### Selected extract

# Need help with my washer



## sallyanne1 (Oct 23, 2006)

I hope im posting this in the right place   My washer wont take my fabric conditioner   Im not suer its even doing a full rinse coz im always busy when it on   I know i over work it but its only just over a yr old so shouldnt be giving up yet  
Anyone have any ideas on why? I have pulled out the draw and given it a good clean.


----------



## kate28 (Jan 22, 2008)

no idea if right place to post  
BUT i have the exact same problem,   i cant get it to go in the confort section so started puting it in the washing section and using tablets in machine
would be good to know how to clear it!!!


----------



## TwiceBlessed (Nov 8, 2006)

I gave up on the drawer and use the containers you put in with the wash instead....mine did the same but with the washing liquid!


----------



## *~Nic~* (Aug 1, 2005)

This happened to me.

It was where the water sprays in from above it that was blocked in mine water not coming through to flush the conditioner through - I got a toothbrush (old one!!!! ) and cleaned it with that and it works again now.

Hopefully its something easy like that in yours.

x


----------



## professor waffle (Apr 23, 2005)

My new one won't take concentrated conditioner as it's too thick, they recc watering it down before you put it in the drawer - mebbe that might help?


----------



## sallyanne1 (Oct 23, 2006)

### Given information
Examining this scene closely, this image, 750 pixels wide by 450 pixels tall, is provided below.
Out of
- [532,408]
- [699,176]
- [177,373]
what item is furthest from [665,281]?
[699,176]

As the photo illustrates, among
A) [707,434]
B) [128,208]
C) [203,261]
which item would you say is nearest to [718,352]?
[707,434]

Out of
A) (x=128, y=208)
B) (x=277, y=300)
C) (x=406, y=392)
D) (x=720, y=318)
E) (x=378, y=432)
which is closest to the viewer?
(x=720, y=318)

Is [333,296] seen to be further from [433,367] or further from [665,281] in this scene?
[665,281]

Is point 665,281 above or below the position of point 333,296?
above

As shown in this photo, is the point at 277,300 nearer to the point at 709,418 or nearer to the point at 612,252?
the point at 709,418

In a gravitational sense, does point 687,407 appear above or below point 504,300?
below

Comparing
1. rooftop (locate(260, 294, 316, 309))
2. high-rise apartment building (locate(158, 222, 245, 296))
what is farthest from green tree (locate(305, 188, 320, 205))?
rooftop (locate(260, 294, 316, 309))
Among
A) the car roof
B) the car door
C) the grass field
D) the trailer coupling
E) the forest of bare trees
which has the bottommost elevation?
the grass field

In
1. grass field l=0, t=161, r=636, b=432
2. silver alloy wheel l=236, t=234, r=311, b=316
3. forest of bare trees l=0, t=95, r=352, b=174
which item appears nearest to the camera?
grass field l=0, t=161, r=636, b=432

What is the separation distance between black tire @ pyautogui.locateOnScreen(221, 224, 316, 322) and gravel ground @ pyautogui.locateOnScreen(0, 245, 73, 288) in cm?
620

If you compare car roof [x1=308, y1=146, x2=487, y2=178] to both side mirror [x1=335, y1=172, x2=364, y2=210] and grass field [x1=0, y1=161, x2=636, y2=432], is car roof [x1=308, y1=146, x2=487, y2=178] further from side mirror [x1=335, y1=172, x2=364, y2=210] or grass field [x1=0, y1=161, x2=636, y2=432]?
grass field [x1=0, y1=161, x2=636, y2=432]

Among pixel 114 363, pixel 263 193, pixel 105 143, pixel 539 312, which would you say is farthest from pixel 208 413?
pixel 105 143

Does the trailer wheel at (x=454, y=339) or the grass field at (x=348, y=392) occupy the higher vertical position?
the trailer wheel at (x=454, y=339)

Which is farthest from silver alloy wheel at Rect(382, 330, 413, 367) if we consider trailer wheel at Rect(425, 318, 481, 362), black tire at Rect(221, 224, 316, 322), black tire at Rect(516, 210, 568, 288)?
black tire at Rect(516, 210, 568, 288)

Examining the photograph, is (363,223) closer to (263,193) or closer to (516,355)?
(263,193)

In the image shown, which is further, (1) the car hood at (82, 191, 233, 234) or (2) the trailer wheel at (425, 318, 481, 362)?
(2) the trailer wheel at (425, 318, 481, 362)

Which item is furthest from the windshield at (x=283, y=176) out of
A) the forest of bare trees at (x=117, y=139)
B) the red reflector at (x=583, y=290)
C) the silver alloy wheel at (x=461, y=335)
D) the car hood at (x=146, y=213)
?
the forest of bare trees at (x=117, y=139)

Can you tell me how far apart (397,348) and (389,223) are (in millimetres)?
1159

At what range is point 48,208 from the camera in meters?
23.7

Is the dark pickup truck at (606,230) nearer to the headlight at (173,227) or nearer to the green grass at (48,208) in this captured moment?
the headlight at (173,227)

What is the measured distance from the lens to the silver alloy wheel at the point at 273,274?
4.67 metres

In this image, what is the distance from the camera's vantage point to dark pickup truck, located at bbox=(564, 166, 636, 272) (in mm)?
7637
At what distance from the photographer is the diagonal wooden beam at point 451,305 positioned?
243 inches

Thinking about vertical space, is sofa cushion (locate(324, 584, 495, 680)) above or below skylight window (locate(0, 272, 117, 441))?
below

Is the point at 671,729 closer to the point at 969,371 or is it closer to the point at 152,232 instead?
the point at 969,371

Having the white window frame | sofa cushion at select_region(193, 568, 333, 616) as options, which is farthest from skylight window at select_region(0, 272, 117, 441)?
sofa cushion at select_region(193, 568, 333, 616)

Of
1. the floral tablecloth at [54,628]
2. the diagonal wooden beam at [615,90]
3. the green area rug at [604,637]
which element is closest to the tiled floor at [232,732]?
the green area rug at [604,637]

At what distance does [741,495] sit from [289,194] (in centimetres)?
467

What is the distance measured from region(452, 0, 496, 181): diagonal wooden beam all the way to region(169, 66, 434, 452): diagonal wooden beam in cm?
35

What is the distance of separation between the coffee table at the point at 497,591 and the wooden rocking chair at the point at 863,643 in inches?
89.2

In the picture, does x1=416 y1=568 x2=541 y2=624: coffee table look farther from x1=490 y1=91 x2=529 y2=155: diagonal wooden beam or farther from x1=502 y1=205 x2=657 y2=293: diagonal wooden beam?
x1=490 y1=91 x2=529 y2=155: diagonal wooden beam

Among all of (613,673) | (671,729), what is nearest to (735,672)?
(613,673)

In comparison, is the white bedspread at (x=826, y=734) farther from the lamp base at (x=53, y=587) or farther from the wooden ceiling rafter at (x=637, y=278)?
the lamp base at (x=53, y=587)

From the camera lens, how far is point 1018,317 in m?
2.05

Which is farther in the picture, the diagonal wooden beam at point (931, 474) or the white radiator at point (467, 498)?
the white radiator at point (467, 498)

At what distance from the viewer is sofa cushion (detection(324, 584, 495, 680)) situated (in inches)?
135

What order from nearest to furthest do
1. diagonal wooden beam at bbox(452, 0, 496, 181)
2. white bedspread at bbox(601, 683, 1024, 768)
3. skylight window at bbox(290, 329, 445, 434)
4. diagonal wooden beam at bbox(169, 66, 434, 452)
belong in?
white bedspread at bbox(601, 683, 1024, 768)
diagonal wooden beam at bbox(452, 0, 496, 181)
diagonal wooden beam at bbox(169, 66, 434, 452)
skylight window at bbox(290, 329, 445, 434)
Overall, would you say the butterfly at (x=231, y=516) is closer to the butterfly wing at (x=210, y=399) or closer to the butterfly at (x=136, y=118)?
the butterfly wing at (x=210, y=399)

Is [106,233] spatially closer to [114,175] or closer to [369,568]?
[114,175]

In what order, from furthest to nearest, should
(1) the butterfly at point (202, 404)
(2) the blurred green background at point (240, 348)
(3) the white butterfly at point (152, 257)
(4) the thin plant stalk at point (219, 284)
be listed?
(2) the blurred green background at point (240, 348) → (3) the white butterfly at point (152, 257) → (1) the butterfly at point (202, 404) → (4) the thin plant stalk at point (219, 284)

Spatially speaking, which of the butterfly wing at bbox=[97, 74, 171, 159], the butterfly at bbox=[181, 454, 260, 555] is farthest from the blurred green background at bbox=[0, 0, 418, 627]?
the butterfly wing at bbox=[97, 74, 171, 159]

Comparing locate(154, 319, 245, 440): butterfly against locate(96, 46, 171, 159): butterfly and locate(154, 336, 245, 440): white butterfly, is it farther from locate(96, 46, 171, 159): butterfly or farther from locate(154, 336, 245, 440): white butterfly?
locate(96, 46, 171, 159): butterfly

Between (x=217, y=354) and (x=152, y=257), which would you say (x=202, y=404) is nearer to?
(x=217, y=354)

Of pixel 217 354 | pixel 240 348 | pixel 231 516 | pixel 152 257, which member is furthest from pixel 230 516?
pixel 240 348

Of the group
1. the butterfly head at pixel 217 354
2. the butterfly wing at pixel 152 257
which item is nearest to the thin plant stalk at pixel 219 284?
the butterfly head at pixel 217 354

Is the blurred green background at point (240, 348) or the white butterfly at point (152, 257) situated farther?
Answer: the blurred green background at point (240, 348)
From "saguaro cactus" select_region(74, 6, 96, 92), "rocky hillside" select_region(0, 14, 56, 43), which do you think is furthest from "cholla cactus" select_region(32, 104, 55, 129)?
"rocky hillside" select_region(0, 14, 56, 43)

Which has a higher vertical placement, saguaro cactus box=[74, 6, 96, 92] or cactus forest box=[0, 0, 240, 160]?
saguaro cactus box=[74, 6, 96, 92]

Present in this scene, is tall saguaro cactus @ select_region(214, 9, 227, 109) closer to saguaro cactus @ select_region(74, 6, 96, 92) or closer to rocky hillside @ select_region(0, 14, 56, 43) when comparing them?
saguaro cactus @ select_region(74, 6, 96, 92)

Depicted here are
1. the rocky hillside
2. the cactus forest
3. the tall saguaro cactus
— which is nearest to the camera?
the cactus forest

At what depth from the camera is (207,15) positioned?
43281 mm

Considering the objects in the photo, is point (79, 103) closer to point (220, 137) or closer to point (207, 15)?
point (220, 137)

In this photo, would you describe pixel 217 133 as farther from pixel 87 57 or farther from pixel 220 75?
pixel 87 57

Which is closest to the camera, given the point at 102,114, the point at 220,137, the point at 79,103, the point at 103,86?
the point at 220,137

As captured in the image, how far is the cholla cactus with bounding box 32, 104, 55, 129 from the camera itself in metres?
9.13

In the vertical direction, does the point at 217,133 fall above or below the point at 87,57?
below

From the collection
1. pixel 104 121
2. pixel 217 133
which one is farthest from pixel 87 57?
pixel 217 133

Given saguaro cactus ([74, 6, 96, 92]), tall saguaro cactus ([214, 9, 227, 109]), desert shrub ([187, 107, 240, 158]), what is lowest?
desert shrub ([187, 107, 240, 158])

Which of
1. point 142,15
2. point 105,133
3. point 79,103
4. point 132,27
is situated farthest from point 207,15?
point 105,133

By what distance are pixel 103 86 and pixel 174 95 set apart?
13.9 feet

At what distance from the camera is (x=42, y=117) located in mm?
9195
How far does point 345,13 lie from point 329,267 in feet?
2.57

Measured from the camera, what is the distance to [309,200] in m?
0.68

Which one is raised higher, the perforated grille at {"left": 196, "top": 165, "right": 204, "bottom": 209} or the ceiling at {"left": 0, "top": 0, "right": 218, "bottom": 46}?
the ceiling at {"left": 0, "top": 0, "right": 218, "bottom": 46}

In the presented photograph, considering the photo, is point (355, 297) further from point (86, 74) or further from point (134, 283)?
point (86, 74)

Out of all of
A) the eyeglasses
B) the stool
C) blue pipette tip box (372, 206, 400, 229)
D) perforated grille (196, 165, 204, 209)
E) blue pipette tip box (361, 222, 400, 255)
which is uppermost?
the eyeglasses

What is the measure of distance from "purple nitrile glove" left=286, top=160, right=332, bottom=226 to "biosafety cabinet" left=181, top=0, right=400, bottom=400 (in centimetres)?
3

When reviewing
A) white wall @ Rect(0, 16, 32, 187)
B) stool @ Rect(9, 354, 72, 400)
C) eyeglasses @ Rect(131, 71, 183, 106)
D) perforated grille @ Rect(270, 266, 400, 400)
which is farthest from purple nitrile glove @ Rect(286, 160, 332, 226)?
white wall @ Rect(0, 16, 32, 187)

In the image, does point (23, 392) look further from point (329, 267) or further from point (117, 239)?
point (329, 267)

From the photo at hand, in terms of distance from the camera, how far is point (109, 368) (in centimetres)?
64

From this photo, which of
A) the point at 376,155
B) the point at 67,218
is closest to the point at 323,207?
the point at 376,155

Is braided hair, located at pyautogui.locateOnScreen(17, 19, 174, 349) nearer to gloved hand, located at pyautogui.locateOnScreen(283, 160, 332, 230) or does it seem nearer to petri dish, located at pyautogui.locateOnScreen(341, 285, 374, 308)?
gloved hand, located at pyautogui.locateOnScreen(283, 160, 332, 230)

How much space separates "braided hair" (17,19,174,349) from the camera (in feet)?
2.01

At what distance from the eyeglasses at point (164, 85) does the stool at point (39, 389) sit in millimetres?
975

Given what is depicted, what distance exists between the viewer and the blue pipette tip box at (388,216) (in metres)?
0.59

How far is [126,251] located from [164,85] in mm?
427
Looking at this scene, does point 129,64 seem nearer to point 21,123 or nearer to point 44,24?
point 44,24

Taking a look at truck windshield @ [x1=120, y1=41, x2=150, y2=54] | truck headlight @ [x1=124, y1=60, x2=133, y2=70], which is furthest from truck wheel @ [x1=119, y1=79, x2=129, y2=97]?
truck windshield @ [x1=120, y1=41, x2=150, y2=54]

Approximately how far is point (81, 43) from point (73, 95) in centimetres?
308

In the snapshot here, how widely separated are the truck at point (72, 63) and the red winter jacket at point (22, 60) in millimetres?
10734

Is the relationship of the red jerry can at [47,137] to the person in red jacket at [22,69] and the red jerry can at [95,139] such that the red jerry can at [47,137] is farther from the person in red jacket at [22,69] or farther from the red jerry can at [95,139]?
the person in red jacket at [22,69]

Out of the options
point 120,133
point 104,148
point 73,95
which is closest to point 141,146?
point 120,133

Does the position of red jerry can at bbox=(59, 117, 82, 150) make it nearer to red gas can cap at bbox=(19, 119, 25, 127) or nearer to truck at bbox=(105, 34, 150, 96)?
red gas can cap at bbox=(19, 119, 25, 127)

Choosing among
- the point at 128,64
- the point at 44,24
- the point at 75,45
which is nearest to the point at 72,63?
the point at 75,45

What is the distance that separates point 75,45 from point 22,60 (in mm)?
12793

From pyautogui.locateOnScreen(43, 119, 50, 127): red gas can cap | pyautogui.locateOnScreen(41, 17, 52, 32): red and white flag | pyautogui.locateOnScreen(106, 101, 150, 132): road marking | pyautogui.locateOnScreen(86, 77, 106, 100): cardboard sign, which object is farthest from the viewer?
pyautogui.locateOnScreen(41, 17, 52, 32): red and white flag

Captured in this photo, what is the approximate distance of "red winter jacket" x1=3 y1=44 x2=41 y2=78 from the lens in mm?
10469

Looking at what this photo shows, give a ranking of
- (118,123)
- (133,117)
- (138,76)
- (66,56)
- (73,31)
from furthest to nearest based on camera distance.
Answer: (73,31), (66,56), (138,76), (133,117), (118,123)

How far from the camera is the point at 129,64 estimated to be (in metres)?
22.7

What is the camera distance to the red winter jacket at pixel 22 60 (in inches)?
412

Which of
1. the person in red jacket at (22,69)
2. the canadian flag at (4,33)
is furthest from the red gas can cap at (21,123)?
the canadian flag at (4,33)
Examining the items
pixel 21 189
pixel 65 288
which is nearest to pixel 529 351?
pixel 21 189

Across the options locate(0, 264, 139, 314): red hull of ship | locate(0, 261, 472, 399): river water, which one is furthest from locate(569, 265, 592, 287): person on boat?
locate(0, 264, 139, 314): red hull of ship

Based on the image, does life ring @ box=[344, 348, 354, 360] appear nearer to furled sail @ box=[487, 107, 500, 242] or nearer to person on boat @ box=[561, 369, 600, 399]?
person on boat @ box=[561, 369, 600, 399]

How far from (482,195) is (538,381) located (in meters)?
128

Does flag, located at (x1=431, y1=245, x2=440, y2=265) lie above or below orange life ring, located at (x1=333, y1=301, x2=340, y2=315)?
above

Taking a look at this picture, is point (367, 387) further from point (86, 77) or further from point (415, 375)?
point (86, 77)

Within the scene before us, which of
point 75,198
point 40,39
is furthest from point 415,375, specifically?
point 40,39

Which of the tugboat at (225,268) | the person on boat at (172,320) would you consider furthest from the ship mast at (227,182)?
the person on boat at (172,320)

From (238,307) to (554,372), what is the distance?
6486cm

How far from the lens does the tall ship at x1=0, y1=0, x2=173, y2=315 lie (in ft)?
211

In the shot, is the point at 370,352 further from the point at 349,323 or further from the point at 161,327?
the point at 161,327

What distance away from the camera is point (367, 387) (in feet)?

### Brief
In the washer thread, what did *~Nic~* clean the blocked spot where the water sprays in with?

### Response to the exercise
An old toothbrush.